Case Study : Ronnies' Riveting Reads
Tiffany Moye
08/31/2022
Table of Contents:
Summarize
Ask Phase
- Business task
Prepare Phase
- Dataset used
-Accessibility and privacy of data
-Information about our dataset
-Data organization and verification
-Data credibility and integrity
Process Phase
-Installing packages and opening libraries.
-Importing datasets
-Preview our datasets
-Cleaning and formatting
Analyze and Share Phase
Books with the highest user rating.
Books with the most reasonable pricing.
Good Variety of novels for customer base to choose from.
Correlations
Act Phase
-Conclusion
SUMMARY
Ronnies’ Riveting Reads is a brand new bookstore that produces many of amazon's best selling novels. They offer different genres such as fiction and nonfiction, they even have a wide selection of books for all different age groups!

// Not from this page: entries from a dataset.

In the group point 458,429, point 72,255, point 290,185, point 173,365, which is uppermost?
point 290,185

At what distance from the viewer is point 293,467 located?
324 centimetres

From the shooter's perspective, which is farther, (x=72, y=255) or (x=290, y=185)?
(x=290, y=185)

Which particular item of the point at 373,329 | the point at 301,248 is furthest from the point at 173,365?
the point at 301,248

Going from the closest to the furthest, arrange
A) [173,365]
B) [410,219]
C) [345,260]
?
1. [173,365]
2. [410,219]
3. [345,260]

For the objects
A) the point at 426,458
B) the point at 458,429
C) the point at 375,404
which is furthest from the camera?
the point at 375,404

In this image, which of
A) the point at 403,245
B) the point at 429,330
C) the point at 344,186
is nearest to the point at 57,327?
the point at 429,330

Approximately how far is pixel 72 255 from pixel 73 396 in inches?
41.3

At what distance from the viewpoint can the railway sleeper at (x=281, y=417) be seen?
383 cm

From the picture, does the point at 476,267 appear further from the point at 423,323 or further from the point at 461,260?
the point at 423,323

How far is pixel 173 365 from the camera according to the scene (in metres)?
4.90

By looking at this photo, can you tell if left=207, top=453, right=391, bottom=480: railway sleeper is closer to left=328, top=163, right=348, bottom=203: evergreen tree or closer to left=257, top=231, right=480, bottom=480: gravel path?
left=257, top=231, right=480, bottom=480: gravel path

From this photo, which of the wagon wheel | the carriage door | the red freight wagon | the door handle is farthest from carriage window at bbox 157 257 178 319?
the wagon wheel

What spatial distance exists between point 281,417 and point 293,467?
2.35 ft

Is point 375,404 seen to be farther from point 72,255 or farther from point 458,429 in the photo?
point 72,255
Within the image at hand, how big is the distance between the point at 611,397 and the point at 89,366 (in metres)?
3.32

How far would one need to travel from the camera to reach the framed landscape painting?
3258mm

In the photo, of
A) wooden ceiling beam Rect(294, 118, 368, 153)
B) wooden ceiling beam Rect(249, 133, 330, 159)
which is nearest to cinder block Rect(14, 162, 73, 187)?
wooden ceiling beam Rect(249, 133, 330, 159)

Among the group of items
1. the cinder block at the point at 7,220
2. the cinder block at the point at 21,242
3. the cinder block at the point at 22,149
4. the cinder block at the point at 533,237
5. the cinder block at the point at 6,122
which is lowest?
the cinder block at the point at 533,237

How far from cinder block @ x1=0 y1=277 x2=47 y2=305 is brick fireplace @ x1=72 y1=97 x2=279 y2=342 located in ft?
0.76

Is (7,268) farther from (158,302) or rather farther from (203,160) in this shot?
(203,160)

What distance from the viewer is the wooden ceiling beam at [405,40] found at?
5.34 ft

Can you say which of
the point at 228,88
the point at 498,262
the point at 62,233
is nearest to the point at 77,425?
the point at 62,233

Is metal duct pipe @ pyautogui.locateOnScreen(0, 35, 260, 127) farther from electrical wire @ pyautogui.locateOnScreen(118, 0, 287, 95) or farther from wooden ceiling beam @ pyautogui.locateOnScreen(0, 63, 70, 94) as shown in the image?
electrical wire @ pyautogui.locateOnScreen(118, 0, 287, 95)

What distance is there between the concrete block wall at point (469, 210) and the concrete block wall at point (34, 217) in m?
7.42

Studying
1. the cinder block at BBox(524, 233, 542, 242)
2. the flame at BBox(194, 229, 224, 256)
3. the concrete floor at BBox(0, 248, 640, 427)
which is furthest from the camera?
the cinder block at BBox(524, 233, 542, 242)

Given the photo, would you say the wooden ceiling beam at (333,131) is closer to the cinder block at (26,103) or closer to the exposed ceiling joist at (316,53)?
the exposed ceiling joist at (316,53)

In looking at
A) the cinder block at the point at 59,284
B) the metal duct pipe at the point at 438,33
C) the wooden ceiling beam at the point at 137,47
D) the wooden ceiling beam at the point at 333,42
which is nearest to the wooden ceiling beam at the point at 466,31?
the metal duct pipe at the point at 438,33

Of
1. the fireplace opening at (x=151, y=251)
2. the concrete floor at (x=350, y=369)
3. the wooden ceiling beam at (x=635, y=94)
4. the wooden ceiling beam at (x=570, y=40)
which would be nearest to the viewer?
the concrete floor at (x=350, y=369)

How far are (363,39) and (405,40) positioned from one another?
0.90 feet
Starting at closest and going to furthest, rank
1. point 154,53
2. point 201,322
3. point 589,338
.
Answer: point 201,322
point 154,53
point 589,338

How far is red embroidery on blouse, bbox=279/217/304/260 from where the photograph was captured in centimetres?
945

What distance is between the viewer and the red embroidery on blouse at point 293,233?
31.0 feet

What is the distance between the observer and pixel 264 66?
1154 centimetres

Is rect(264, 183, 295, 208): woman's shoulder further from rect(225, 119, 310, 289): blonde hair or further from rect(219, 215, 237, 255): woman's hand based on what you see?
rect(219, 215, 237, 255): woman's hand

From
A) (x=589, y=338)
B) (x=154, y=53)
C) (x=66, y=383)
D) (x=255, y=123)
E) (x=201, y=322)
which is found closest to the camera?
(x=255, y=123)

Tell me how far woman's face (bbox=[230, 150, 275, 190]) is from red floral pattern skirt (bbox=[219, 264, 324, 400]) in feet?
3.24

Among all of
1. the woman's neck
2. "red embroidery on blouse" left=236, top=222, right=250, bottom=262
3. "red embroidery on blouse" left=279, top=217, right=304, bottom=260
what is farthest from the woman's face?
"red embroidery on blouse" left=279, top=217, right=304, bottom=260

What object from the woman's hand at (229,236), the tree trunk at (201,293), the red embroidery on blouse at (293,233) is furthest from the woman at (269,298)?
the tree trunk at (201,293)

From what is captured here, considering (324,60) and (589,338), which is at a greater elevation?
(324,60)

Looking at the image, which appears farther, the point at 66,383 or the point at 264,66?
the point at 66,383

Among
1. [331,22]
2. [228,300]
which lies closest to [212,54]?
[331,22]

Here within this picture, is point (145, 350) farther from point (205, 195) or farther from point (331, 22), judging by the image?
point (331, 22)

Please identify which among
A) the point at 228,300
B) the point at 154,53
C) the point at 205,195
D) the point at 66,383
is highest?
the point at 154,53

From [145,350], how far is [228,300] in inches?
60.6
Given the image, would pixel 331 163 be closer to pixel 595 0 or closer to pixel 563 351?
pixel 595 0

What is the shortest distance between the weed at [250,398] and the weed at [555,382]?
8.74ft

The most imperative aspect we want to focus on with this study is showcasing the bookstores most popular reads in order to get more patrons entering the store on opening night. In this case we will be focusing on the top 3 books to include on Ronnies Riveting Reads’ display shelves.
ASK PHASE
Business Task: Identify the top 3 best selling novels from amazon that will bring us the most amount of new patrons, so that they can be showcased on opening night.
Stakeholders:
Jed Williams (boss at business intelligence firm, who made me lead in this case)
Ronnie’ Brown (Owner of Ronnies’ Riveting Reads)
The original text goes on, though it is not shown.